Last Wednesday I gave a short talk about KAR at LOSUG.
Apart from the fact that my laptop and the projector refused to get along, it went OK. That disagreement meant that the interactive show and tell (aka the demo) got skipped, but that was always designed as an extra. I hope I got people thinking - the real aim here is to try and make people think about what we do, rather than spoonfeed solutions to them (that's what marketing is for).
For the talk I released a new version of KAR, and in preparing the talk and getting some things ready I stumbled across one or two issues I thought worthy of further fixes.
Part of this is my implementation, but using JKstat to parse the KAR archives has never been exactly quick. Several minutes for a full day's data from a decent server. My original implementation of graph generation involved doing that for every graph - so generating the 100+ graphs took rather a long time.

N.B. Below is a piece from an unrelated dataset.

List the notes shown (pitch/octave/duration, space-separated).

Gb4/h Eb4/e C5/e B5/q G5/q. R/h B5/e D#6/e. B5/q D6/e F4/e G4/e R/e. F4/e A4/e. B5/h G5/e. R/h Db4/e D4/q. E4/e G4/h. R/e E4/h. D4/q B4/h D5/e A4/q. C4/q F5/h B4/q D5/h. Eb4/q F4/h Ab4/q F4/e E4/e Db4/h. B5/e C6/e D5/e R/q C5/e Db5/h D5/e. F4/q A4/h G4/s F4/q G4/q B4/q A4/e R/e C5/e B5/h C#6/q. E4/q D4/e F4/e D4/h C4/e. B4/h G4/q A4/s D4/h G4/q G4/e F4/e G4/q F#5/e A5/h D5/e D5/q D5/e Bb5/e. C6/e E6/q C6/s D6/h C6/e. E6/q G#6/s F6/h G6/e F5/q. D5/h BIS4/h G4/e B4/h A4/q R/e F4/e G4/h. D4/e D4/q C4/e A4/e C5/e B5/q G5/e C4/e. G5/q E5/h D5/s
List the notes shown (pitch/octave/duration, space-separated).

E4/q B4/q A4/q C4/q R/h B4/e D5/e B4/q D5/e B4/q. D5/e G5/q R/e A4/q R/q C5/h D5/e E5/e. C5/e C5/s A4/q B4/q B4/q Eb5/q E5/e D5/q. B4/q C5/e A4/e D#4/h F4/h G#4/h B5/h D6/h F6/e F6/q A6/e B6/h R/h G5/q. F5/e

Here follows a completely gratuitous graph: network traffic on my home machine over the course of a day.
The parser in JKstat was only partially finished, so I tidied it up a bit. It now caches parsed data, and allows consumers to step backwards as well as forwards, and rewind, and the cache is shared across multiple instances. This allows you to just parse the data once and then analyze it to your heart's content. What this means is that generating all the graphs takes only a little longer than generating the first one - making it 100 times faster.
(Which proves the point: fixing truly stupid implementations can give you huge performance gains. There is no way I can imagine getting a hundred-fold performance improvement by tweaking the parser. That's not to say I'm happy with performance now - far from it - but it's made one particular common task viable, which it wasn't before.)
So, a new release of both KAR and JKstat is now available.
The next step for KAR is to identify additional measurements that would be generally useful, and then add them to the list of graphs generated (and maybe have specific utilities for specific data).